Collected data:
══════════════════════════════
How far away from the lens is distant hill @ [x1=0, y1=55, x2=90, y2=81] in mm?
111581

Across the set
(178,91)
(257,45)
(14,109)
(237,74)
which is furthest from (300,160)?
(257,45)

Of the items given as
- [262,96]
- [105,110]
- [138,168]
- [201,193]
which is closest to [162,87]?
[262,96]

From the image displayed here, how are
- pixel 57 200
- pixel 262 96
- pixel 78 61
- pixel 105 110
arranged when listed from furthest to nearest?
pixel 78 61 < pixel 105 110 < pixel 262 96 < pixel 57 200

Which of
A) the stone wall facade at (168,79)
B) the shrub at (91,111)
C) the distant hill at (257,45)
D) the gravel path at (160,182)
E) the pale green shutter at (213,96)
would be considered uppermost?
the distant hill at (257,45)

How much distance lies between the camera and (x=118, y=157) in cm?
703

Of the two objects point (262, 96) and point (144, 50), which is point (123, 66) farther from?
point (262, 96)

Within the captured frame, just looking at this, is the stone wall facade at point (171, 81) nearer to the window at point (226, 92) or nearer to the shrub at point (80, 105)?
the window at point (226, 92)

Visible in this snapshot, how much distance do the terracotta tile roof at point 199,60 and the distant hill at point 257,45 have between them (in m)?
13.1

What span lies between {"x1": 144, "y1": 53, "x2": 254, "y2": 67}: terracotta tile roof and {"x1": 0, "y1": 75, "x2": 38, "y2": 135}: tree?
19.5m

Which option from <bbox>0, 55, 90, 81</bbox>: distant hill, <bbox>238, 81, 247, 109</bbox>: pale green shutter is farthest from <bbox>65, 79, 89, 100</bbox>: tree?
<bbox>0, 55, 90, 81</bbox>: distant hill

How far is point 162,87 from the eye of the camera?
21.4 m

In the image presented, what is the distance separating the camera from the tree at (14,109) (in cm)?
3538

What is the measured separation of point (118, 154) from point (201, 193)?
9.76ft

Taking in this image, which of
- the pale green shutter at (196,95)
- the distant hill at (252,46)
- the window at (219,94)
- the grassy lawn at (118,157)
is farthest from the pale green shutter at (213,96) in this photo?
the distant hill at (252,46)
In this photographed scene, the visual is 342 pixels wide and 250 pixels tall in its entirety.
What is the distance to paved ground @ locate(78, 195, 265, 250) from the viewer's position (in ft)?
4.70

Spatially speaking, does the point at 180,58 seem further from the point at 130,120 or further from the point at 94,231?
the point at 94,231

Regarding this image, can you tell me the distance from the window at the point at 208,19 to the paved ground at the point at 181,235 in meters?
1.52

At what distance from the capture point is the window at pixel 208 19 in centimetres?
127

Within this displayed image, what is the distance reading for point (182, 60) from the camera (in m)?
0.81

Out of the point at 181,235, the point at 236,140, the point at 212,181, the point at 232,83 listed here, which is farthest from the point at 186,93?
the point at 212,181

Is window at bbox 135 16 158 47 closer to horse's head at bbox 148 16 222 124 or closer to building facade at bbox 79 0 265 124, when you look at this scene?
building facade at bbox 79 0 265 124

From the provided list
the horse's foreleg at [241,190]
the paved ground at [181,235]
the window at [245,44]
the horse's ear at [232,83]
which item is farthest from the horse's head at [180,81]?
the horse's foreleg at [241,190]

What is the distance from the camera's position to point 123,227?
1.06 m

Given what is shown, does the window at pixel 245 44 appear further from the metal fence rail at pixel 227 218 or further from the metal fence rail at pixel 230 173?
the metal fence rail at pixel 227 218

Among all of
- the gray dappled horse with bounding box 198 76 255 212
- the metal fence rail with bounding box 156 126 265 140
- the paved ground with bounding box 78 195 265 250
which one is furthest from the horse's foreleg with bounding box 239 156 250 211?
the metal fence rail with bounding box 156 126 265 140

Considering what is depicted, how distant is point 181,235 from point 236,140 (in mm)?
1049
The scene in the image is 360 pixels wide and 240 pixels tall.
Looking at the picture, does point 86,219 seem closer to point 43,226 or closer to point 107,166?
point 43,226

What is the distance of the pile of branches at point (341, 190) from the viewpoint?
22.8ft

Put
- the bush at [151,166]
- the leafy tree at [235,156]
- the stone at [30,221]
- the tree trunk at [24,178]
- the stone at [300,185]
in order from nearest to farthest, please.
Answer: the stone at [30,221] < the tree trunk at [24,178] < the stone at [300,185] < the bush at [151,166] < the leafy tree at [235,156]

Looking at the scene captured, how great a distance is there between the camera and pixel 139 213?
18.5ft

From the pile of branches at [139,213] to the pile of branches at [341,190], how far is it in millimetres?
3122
══════════════════════════════
▶ [What you will do] Repeat all of the entries exactly.

▶ [Task answer]
How far away from the lens is distant hill @ [x1=0, y1=55, x2=90, y2=81] in mm?
111581

Across the set
(178,91)
(257,45)
(14,109)
(237,74)
which is furthest from (300,160)?
(257,45)

Of the items given as
- [262,96]
- [105,110]
- [138,168]
- [201,193]
which is closest to [162,87]?
[262,96]

From the image displayed here, how are
- pixel 57 200
- pixel 262 96
- pixel 78 61
- pixel 105 110
arranged when listed from furthest to nearest?
pixel 78 61 < pixel 105 110 < pixel 262 96 < pixel 57 200

Which of
A) the stone wall facade at (168,79)
B) the shrub at (91,111)
C) the distant hill at (257,45)
D) the gravel path at (160,182)
E) the pale green shutter at (213,96)
would be considered uppermost?
the distant hill at (257,45)

How much distance lies between the camera and (x=118, y=157) in cm?
703

Of the two objects point (262, 96) and point (144, 50), which is point (123, 66) farther from?
point (262, 96)

Within the captured frame, just looking at this, is the stone wall facade at point (171, 81) nearer to the window at point (226, 92) or nearer to the shrub at point (80, 105)?
the window at point (226, 92)

Visible in this snapshot, how much distance do the terracotta tile roof at point 199,60 and the distant hill at point 257,45 have between them (in m)?
13.1

What span lies between {"x1": 144, "y1": 53, "x2": 254, "y2": 67}: terracotta tile roof and {"x1": 0, "y1": 75, "x2": 38, "y2": 135}: tree?
19.5m

Which option from <bbox>0, 55, 90, 81</bbox>: distant hill, <bbox>238, 81, 247, 109</bbox>: pale green shutter is farthest from <bbox>65, 79, 89, 100</bbox>: tree?
<bbox>0, 55, 90, 81</bbox>: distant hill

How far is point 162,87 from the eye of the camera?
21.4 m

In the image presented, what is the distance separating the camera from the tree at (14,109) (in cm)?
3538

What is the measured separation of point (118, 154) from point (201, 193)?
9.76ft

Taking in this image, which of
- the pale green shutter at (196,95)
- the distant hill at (252,46)
- the window at (219,94)
- the grassy lawn at (118,157)
is farthest from the pale green shutter at (213,96) in this photo?
the distant hill at (252,46)
In this photographed scene, the visual is 342 pixels wide and 250 pixels tall in its entirety.
What is the distance to paved ground @ locate(78, 195, 265, 250) from the viewer's position (in ft)?
4.70

Spatially speaking, does the point at 180,58 seem further from the point at 130,120 or further from the point at 94,231?
the point at 94,231

Regarding this image, can you tell me the distance from the window at the point at 208,19 to the paved ground at the point at 181,235 in meters?
1.52

At what distance from the capture point is the window at pixel 208 19 in centimetres?
127

Within this displayed image, what is the distance reading for point (182, 60) from the camera (in m)?
0.81

Out of the point at 181,235, the point at 236,140, the point at 212,181, the point at 232,83 listed here, which is farthest from the point at 186,93?
the point at 212,181

Is window at bbox 135 16 158 47 closer to horse's head at bbox 148 16 222 124 or closer to building facade at bbox 79 0 265 124, when you look at this scene?
building facade at bbox 79 0 265 124

From the provided list
the horse's foreleg at [241,190]
the paved ground at [181,235]
the window at [245,44]
the horse's ear at [232,83]
which item is farthest from the horse's head at [180,81]?
the horse's foreleg at [241,190]

What is the distance from the camera's position to point 123,227?
1.06 m

Given what is shown, does the window at pixel 245 44 appear further from the metal fence rail at pixel 227 218 or further from the metal fence rail at pixel 230 173?
the metal fence rail at pixel 227 218

Among all of
- the gray dappled horse with bounding box 198 76 255 212
- the metal fence rail with bounding box 156 126 265 140
- the paved ground with bounding box 78 195 265 250
which one is furthest from the horse's foreleg with bounding box 239 156 250 211?
the metal fence rail with bounding box 156 126 265 140

Considering what is depicted, how distant is point 181,235 from point 236,140 (in mm)?
1049
The scene in the image is 360 pixels wide and 240 pixels tall.
Looking at the picture, does point 86,219 seem closer to point 43,226 or closer to point 107,166?
point 43,226

What is the distance of the pile of branches at point (341, 190) from the viewpoint?
22.8ft

Put
- the bush at [151,166]
- the leafy tree at [235,156]
- the stone at [30,221]
- the tree trunk at [24,178]
- the stone at [300,185]
in order from nearest to farthest, please.
Answer: the stone at [30,221] < the tree trunk at [24,178] < the stone at [300,185] < the bush at [151,166] < the leafy tree at [235,156]

Looking at the scene captured, how great a distance is there between the camera and pixel 139 213?
18.5ft

From the pile of branches at [139,213] to the pile of branches at [341,190], how far is it in millimetres?
3122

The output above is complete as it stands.